Suriye’deki mesaisi bu kongre ile sınırlı kalmadı; sözde “Rojava özerk yönetimi”nin dış ilişkiler dairesini ziyaret edip onlarla ortak bir basın toplantısı düzenledi. Toplantıda, ABD yönetimine, “Rojava özerk yönetimini yerel siyasi bir hükümet olarak tanıması” çağrısında bulunup şunları söyledi:
“Buraya ilk geldiğimde ABD, özerk yönetimle konuşmuyor, sadece Demokratik Suriye Güçleri (DSG) ile konuşuyordu. Şu anda bu durum değişmiş durumda. ABD Hükümetinin artık normal bir tavırla özrk yönetim ile ilişki kurduğunu görüyoruz, diğer dünya hükümetleriyle yaptığı gibi. Bu güzel bir gelişme. Fakat elbette ABD’nin daha güçlü bir destek sunması taraftarıyız ve ilişkilerini devam ettirmesinden yanayız.”
Teröristbaşıyla Poz
ABD’li Komiserin programında Suriye’deki PKK’nın başı, teröristbaşı Öcalan’ın “manevi oğlu” Mazlum Kobani ve sözde kadın savunma birlikleri (YPJ) genel komutanı Newroz Ahmet’i ziyaret de vardı. Onlarla poz verip Twitter hesabından şu paylaşımı yaptı:
“Rojava’nın karşılaştığı zorluklar ve güvenlik durumuyla ilgili olarak DSG Genel Komutanı Mazlum Kobani ve YPJ Genel Komutanı Newroz Çiçek ile görüşme gerçekleştirdik. Bu bölgeleri IŞİD’den temizleyip, özgürleştirdikten sonra din özgürlüğü ve cinsiyet eşitliğini savunan özyönetim kurdular.”

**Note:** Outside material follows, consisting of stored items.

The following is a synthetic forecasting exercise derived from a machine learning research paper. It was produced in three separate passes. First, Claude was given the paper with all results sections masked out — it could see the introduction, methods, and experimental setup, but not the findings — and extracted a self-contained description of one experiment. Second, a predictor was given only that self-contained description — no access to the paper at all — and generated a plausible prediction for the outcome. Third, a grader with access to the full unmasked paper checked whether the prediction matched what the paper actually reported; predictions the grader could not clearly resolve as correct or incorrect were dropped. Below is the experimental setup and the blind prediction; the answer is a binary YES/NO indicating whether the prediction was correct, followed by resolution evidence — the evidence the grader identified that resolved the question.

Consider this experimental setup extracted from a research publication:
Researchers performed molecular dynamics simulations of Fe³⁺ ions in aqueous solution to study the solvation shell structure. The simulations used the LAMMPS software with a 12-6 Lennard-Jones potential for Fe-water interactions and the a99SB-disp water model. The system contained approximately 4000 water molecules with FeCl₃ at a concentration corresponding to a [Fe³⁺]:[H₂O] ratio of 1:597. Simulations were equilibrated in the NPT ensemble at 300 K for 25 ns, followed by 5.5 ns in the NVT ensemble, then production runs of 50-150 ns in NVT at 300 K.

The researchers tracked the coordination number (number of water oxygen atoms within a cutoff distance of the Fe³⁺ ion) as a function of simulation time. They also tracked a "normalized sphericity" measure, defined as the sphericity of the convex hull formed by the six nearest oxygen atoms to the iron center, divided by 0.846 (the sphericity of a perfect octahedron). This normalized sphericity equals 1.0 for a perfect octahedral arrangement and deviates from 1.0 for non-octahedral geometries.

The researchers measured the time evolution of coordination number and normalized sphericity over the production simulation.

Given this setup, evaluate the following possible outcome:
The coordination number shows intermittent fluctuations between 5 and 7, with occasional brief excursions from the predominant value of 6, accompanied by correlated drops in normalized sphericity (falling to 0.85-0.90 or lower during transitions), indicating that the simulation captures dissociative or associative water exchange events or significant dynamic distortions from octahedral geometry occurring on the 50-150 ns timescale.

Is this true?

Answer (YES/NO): NO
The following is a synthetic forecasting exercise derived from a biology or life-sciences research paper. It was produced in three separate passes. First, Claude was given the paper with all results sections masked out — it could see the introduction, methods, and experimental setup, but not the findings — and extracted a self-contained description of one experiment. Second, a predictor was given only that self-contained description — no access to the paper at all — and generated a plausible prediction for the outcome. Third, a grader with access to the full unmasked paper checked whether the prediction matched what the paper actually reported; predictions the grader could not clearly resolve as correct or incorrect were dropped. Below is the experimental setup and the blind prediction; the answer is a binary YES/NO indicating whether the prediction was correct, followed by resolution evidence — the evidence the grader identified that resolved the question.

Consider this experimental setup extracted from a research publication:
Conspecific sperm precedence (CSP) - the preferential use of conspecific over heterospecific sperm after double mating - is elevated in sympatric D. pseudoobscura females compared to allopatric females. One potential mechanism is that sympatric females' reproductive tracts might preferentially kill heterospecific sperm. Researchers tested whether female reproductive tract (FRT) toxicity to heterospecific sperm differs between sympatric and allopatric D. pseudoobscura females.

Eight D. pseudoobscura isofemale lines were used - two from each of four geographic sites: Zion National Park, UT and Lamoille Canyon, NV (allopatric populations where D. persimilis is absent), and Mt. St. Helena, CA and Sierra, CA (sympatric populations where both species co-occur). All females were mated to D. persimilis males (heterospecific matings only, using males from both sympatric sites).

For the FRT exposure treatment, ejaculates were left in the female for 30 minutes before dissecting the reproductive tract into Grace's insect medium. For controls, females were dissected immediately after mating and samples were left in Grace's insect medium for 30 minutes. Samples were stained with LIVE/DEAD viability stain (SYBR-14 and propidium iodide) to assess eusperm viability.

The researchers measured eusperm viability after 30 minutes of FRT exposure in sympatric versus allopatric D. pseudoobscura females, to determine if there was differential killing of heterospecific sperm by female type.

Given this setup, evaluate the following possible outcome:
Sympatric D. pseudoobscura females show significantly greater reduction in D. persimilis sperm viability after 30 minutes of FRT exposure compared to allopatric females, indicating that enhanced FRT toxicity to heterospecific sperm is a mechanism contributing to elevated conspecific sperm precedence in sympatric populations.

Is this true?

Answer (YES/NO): NO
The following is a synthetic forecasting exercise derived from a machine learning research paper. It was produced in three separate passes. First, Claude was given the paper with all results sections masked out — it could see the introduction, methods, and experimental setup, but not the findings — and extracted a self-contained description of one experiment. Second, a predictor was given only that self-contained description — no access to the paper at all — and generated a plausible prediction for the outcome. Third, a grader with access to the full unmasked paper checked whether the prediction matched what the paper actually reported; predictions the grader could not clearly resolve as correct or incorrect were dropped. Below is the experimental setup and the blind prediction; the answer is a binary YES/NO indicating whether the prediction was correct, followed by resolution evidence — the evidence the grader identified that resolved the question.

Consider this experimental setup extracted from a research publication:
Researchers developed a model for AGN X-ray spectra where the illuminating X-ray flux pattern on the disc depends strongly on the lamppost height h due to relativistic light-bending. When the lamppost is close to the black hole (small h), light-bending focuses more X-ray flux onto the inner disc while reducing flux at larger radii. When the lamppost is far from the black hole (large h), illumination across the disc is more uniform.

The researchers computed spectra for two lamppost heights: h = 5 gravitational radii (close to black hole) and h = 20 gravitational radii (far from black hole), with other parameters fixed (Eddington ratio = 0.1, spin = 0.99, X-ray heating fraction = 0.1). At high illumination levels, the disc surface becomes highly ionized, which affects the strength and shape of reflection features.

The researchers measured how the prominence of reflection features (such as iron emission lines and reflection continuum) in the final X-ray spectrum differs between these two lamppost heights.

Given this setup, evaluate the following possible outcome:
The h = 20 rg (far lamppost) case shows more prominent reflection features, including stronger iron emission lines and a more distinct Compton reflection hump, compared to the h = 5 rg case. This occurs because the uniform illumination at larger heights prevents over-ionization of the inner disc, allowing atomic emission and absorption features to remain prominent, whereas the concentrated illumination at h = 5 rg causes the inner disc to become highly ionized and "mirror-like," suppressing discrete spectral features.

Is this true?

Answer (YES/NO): YES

Oradayken verdiği bir röportajda, ülkemiz hakkında şu iddialarda bulundu:
“Türkiye’nin devam eden saldırıları ve suyu silah olarak kullanması nedeniyle gittikçe kötüleşen ekonomik duruma dair son gelişmeleri dinledim… Resulayn, Tel Abyad ve Afrin gibi Türkiye’nin işgâl ettiği bölgelerden olup yerinden edilmiş insanlarla görüştüm. Türkiye’nin işgâl ettiği bölgelerde, bu insanların ailelerine ve arkadaşlarına karşı devam eden vahşeti duymak yüreğimi dağladı. Bana, dini ve etnik azınlıkların nasıl tutuklanmaya, işkenceye, tecavüze, fidye için kaçırılmaya ve zorla din değiştirmeye maruz kaldığı söylendi. İslamcı milisler tarafından evlerin nasıl zorla alındığını ve zeytin ağaçlarının nasıl yok edildiğini duydum.”
Ankara’nın “Göremediği” Harita
Nadine Maenza’nın “Barzanistan” mesaisine gelirsek; en önce Ankara’nın “dostu” Mesut Barzani ile bir araya geldi.
Barzani’nin ofisi; görüşmede din ve inanç özgürlüğü ile Peşmerge güçlerinin IŞİD’e karşı verdiği mücadelenin yanı sıra, “Rojava’nın mevcut durumu, Suriye’deki gelişmeler ve Kürt taraflar arasındaki ilişkilerin” ele alındığını bildirdi.
Açıklamada, Barzani ile Maenza’nın makam odasında yaptığı görüşmeden iki kare fotoğrafa da yer verildi.
Maenza ise Twitter hesabından, Barzani ile bambaşka bir fotoğrafını paylaştı.
Bu; 1794 tarihli, “Türkiye’nin Asya’daki yeni haritası” başlıklı, Osmanlı topraklarını bölünmüş gösteren bir haritanın önünde verilmiş bir pozdu. Besbelli Barzani’nin mekânının bir yerlerinde bu harita asılıydı.
Ancak bu görüntü, birkaç internet sitesi ve bazı sosyal medya hesapları dışında hiçbir yetkilinin ilgisini çekmedi.
Ankara görmemiş veya duymamış olmalıydı!..
Ama Bakın İktidar Medyası Bile Gördü
Nihayet o pozu; 6 gün sonra da olsa iktidar medyasından gören biri çıktı.
Hürriyet’ten Fatih Çekirge dünkü yazısında, “O meczup ve habis hayalin Türkiye’yi böldüğü o haritanın yine hortladığını” duyurdu.
Lâkin, o harita sanki Barzani’nin mekânında değil de ABD Komiseri’nin makamında asılıymışçasına, Nadine Maenza’ya tepki gösterirken Barzani’ye dişe dokunur tek kelâm etmemesi dikkat çekiciydi.
Her neyse; herhalde Ankara, “Dost Barzani”nin mekânında ve gönlünde böyle bir haritanın bulunduğunu en azından bu yazıdan sonra öğrenmiştir.
Bakalım içeride kimi “dilleri koparmaktan” söz edenler bu haritaları koparmak için harekete geçecekler mi?!